— Однако дядя Харальд нарушил обещание. Рассказал все маме за неделю до того, как ее должны были выписать.
— Да, судя по всему. Решил, что так лучше для семьи.
— А мама не выдержала. Поняла, что ее брат — убийца. Что из-за нее он лишил другого человека жизни.
Вероника словно увидела мать перед собой. Увидела, как та набивает карманы зимнего пальто тяжелыми камнями и медленно идет по замерзшему озеру. Ощутила холод льда и черной воды. Однако в рассказе отца оставались кое-какие нестыковки.

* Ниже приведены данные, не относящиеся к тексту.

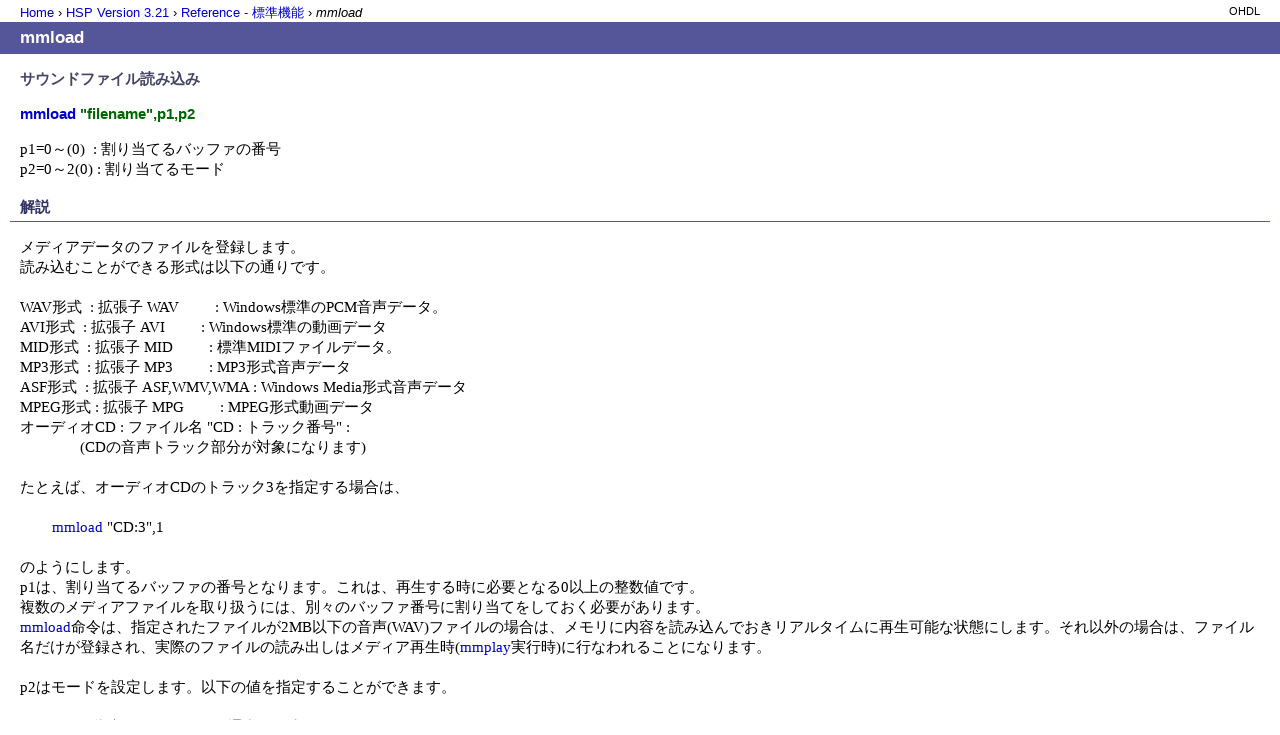

--- FILE ---
content_type: text/html; charset=UTF-8
request_url: https://docs.hsp.moe/3.21/reference/_builtin/mmload/
body_size: 2431
content:
<!DOCTYPE HTML PUBLIC "-//W3C//DTD HTML 4.01 Transitional//EN" "http://www.w3.org/TR/html4/loose.dtd">
<html lang="ja"><head>
<meta http-equiv="Content-Type" content="text/html; charset=utf-8">
<meta http-equiv="Content-Script-Type" content="text/javascript">
<meta http-equiv="Content-Style-Type" content="text/css">
<link rel="StyleSheet" type="text/css" href="https://docs.hsp.moe/3.21/hdlmain.css">
<title>OHDL - mmload</title>
</head>
<body>
<div class="navi_area">
<p class="navi"><a href="https://docs.hsp.moe/" target="_top">Home</a> &rsaquo; <a href="https://docs.hsp.moe/3.21/home/">HSP Version <span id="hspver"></span></a> &rsaquo; <a href="https://docs.hsp.moe/3.21/reference/">Reference - 標準機能</a> &rsaquo; <strong>mmload</strong></p>
<p class="hspver">OHDL</p>
</div>

<script>
var dir = location.pathname.split("/");
document.getElementById("hspver").innerText = dir[1];
</script>

<h1>mmload</h1>
<p class="summary">サウンドファイル読み込み</p>

<p><span class="symbol">mmload</span> <span class="arg">&quot;filename&quot;,p1,p2</span></p>

<pre class="para">p1=0～(0)  : 割り当てるバッファの番号
p2=0～2(0) : 割り当てるモード</pre>


<h2>解説</h2>
<pre class="para">メディアデータのファイルを登録します。
読み込むことができる形式は以下の通りです。

WAV形式  : 拡張子 WAV         : Windows標準のPCM音声データ。
AVI形式  : 拡張子 AVI         : Windows標準の動画データ
MID形式  : 拡張子 MID         : 標準MIDIファイルデータ。
MP3形式  : 拡張子 MP3         : MP3形式音声データ
ASF形式  : 拡張子 ASF,WMV,WMA : Windows Media形式音声データ
MPEG形式 : 拡張子 MPG         : MPEG形式動画データ
オーディオCD : ファイル名 &quot;CD : トラック番号&quot; :
               (CDの音声トラック部分が対象になります)

たとえば、オーディオCDのトラック3を指定する場合は、

	<a href="https://docs.hsp.moe/3.21/reference/_builtin/mmload/" title="mmload - サウンドファイル読み込み">mmload</a> &quot;CD:3&quot;,1

のようにします。
p1は、割り当てるバッファの番号となります。これは、再生する時に必要となる0以上の整数値です。
複数のメディアファイルを取り扱うには、別々のバッファ番号に割り当てをしておく必要があります。
<a href="https://docs.hsp.moe/3.21/reference/_builtin/mmload/" title="mmload - サウンドファイル読み込み">mmload</a>命令は、指定されたファイルが2MB以下の音声(WAV)ファイルの場合は、メモリに内容を読み込んでおきリアルタイムに再生可能な状態にします。それ以外の場合は、ファイル名だけが登録され、実際のファイルの読み出しはメディア再生時(<a href="https://docs.hsp.moe/3.21/reference/_builtin/mmplay/" title="mmplay - サウンド再生">mmplay</a>実行時)に行なわれることになります。

p2はモードを設定します。以下の値を指定することができます。

モード0   : 指定したファイルは通常の再生を行う
モード1   : 指定したファイルは無限ループで再生を行う
モード2   : 指定したファイルは再生終了まで待つ
モード3   : (CDのみ)指定されたトラック以降を再生する
モード+16 : (AVIのみ)対象ウィンドウ全体で再生

モード２を指定すると、指定したファイルが再生された場合、 HSPはその再生が終了するまで次の命令を実行しなくなります。
<a href="https://docs.hsp.moe/3.21/reference/_builtin/mmload/" title="mmload - サウンドファイル読み込み">mmload</a>命令はデータの情報をメモリ上にストックしておくだけで、すぐに演奏が始まるわけではありません。

モード+16は、AVI(動画)ファイルでのみ使用できるモードです。
モード0～2に16を足した値を指定することで、表示対象になっているウインドゥのサイズいっぱいに動画が再生されます。
動画ファイルの判断は拡張子によって行なっています。

MP3形式、およびASF形式はOSがサポートしている場合にのみ再生が可能です。
(初期のWindows95、Windows98ではWindows Media Player  5.2以降がインストールされている必要があります。)

実際の再生は、<a href="https://docs.hsp.moe/3.21/reference/_builtin/mmplay/" title="mmplay - サウンド再生">mmplay</a>命令によって行ないます。</pre>



<h2>関連項目</h2>
<div class="para"><table>
<tr><td><a href="https://docs.hsp.moe/3.21/reference/_builtin/mmplay/">mmplay</a><td colspand=2>サウンド再生</tr>
<tr><td><a href="https://docs.hsp.moe/3.21/reference/_builtin/mmstop/">mmstop</a><td colspand=2>サウンド停止</tr>
</table></div>

<h2>サンプル逆引き (2)</h2>
<div class="para">

<a href="https://docs.hsp.moe/3.21/sample/basic/aviplay.hsp">aviplay.hsp</a>
<br>

<a href="https://docs.hsp.moe/3.21/sample/module/shoot.hsp">shoot.hsp</a>
<br>
<div style="clear:both;"></div>
</div>

<h2>情報</h2>
<div class="para"><table>
<tr><td>バージョン<td>3.2</tr>
<tr><td>作成日<td>2009/08/01</tr>
<tr><td>著作者<td>onitama</tr>
<tr><td nowrap>URL<td><a href="http://www.onionsoft.net/" target="_top">http://www.onionsoft.net/</a></tr>
<tr><td nowrap>備考<td>ver3.2標準命令</tr>
<tr><td>タイプ<td>内蔵命令</tr>
<tr><td>グループ<td>マルチメディア制御命令</tr>
<tr><td>対応環境<td>
<ul style="margin:0px 0px 0px 16px;">
<li>Windows 版 HSP</li>
<li>HSPLet</li>
</ul></tr>
<tr><td nowrap>移植のヒント<td>HSPLet時、WAV/AIFF/AU/MIDI/MP3 をサポートしています。 MP3の再生には付属の jl1.0.jar が必要です。</tr>
<tr><td>hs ファイル<td><a href="https://docs.hsp.moe/3.21/hsphelp/i_mmedia.hs">hsphelp\i_mmedia.hs</a></tr>
</table></div>
<div id="footer">
<noscript>このプログラムのすべての機能を有効にするためには、Web ページでのスクリプトの実行を許可する必要があります。<br></noscript>
Online HSP Document Library 1.32<br>
</div>
</body></html>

— А после того, как мама… Почему ты не пошел в полицию?
Отец пожал плечами.
— Тогда это уже не имело смысла. Харальд любил Магдалену не меньше, чем я. Смерть сестры стала ему тяжелым наказанием, и я не видел причины заставлять его страдать еще больше. К тому же Харальд сделал меня соучастником.
— А семья Роота — о ней ты не подумал? О Нилле? Об Исаке и его сестре, которым пришлось расти без отца? Они даже не знали, что с ним случилось.
— Не проходило дня, чтобы я не думал о них.
Отец опустил голову. Они помолчали. Дождь уже давно прекратился, но с листьев все еще срывались капли. Одна из них угодила Веронике на щеку. Отец потянулся, стер ее пальцем.
— Девочка моя… — сказал он. — Сколько же тебе пришлось вынести.
Вероника положила голову отцу на плечо. Дуновение воздуха заставило «ветерок» зазвенеть, и она вздрогнула.
— Замерзла?
Вероника кивнула.
— Но я пока не хочу в дом. Здесь так красиво — капли на листьях… Как будто розы…
— Как будто розы плачут.
Они еще посидели молча; наконец Вероника встала.
— Мне надо переодеться. Ты тоже домой?
Отец покачал головой.
— Иди, а я еще посижу.
Вероника вошла в дом. В прачечной стащила с себя промокшее платье. Поднялась в комнату матери, за сухой одеждой. Выглянула в окно. Отец сидел, согнувшись, среди листвы. Ее поразило, каким старым и хрупким он выглядит.
В шкафу отыскались подходящие джинсы и футболка. Вещи были выстираны, но ей все равно казалось, что они пахнут мамой. Одевшись, Вероника подошла к секретеру, на котором стояла одна-единственная роза. Белая, как в комнате Билли. Повинуясь импульсу, выдвинула верхний ящик. Мамины авторучка, бумага для писем, а в глубине — стопка конвертов, перевязанных кожаным шнурком. Вероника достала их. Сняла обломок рога, удерживавший два конца шнурка.
Она принялась перебирать конверты. В них были письма, написанные красивым маминым почерком, и она шагнула к окну, чтобы рассмотреть их получше. От писем слабо пахло деревом и землей, словно раньше их держали в каком-то сыром месте.
У нижнего конверта недоставало уголка; изнутри что-то выглядывало. Светлые волосы. Вероника открыла конверт. Увидела короткий локон, обвязанный голубой шелковой лентой. Сердце с размаху врезалось в лед. Вероника развернула письма и стала читать их. Одно за другим, от первого до последнего. И пока она читала, холодная черная вода в ее груди подымалась все выше. За последние дни Вероника многое увидела и услышала, и теперь все это словно бы пошатнулось и сдвинулось, обретя новый и жуткий смысл.
Кессон в лесу.
Замок с перекушенной дужкой.
Болторез в папиной мастерской.
Письма, которым не следовало здесь находиться.
Вероника медленно спустилась в розарий. Тело стало тяжелым, каждое движение требовало неимоверных усилий. Она села рядом с отцом на скамейку. Он ничего не сказал ей: был всецело поглощен разглядыванием роз «магдалена». Солнце переползло через стену. Капли на листьях превратились в текучий хрусталь.
— Ты был прав, — бесцветным голосом произнесла Вероника. — Я не могла знать, что Исак — не мой младший брат. Не могла знать, что Билли нет в живых.
Она положила стопку писем отцу на колени.
— Но ты — знал.
Отец медленно повернулся к ней. Его взгляд был таким печальным, что у нее перехватило дыхание.